Web page caption snippets:
>>>

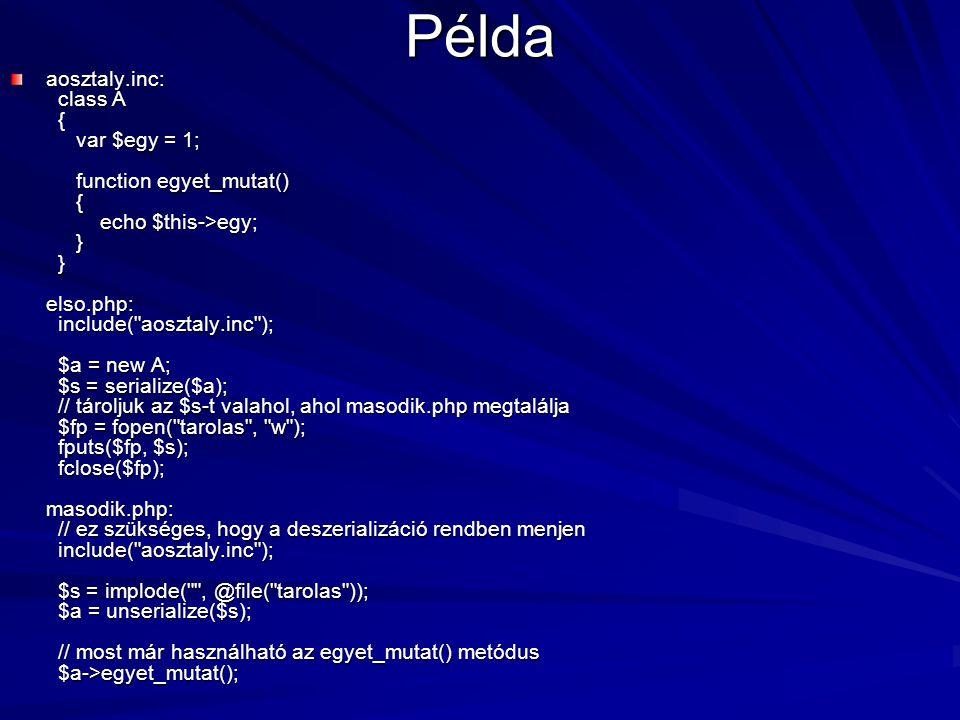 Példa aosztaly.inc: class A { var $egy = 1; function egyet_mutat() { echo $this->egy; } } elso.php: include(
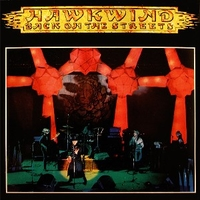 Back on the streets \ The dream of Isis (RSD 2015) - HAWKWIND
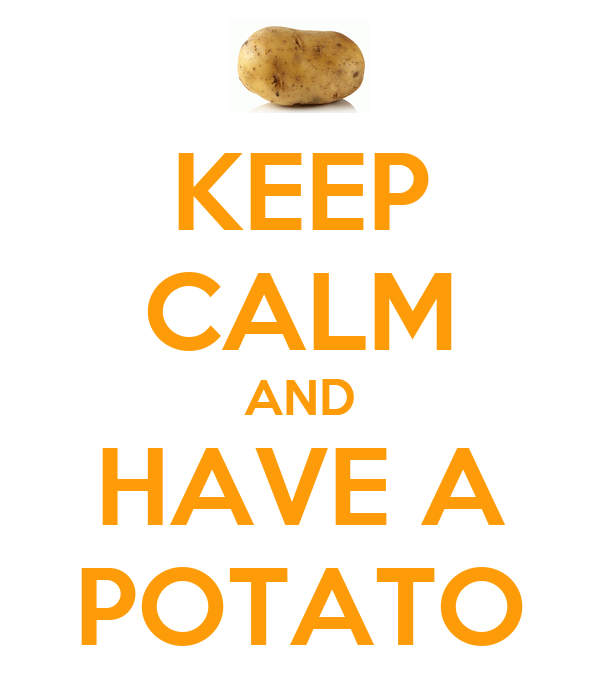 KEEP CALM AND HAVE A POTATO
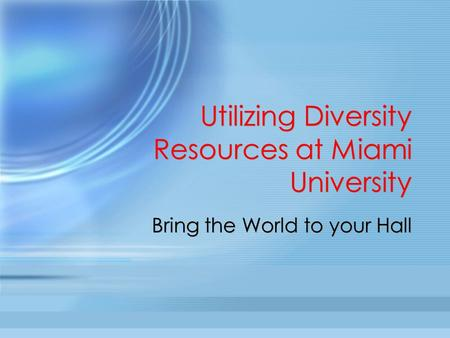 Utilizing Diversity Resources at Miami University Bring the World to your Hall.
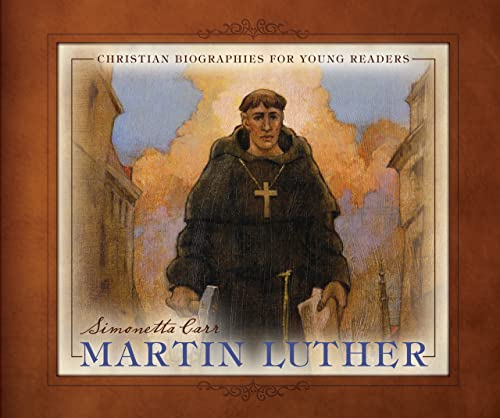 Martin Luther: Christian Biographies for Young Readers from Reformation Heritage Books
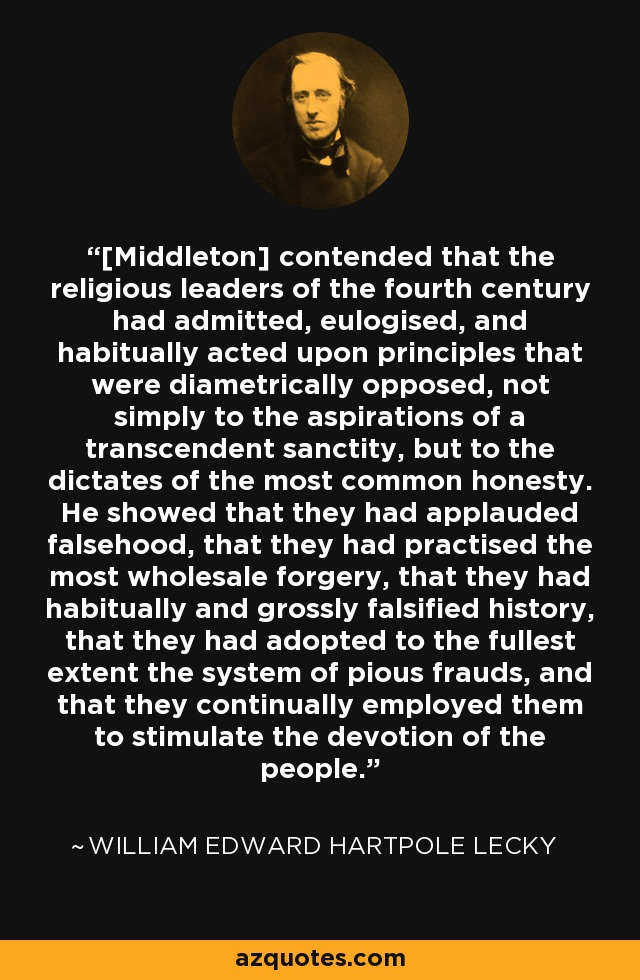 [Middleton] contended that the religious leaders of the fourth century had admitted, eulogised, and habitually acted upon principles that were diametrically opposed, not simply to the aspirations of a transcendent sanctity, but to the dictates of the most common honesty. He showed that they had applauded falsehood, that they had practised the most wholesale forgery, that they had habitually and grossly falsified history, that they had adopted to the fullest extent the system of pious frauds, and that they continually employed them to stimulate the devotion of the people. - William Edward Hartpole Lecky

<<<

**What you should do:**
Above are records; repeat only the lines from the line with "Back on the" through the line with "Martin Luther: Christian", and leave pictures out.

**Answer to this problem:**
 Back on the streets \ The dream of Isis (RSD 2015) - HAWKWIND
 KEEP CALM AND HAVE A POTATO
 Utilizing Diversity Resources at Miami University Bring the World to your Hall.
 Martin Luther: Christian Biographies for Young Readers from Reformation Heritage Books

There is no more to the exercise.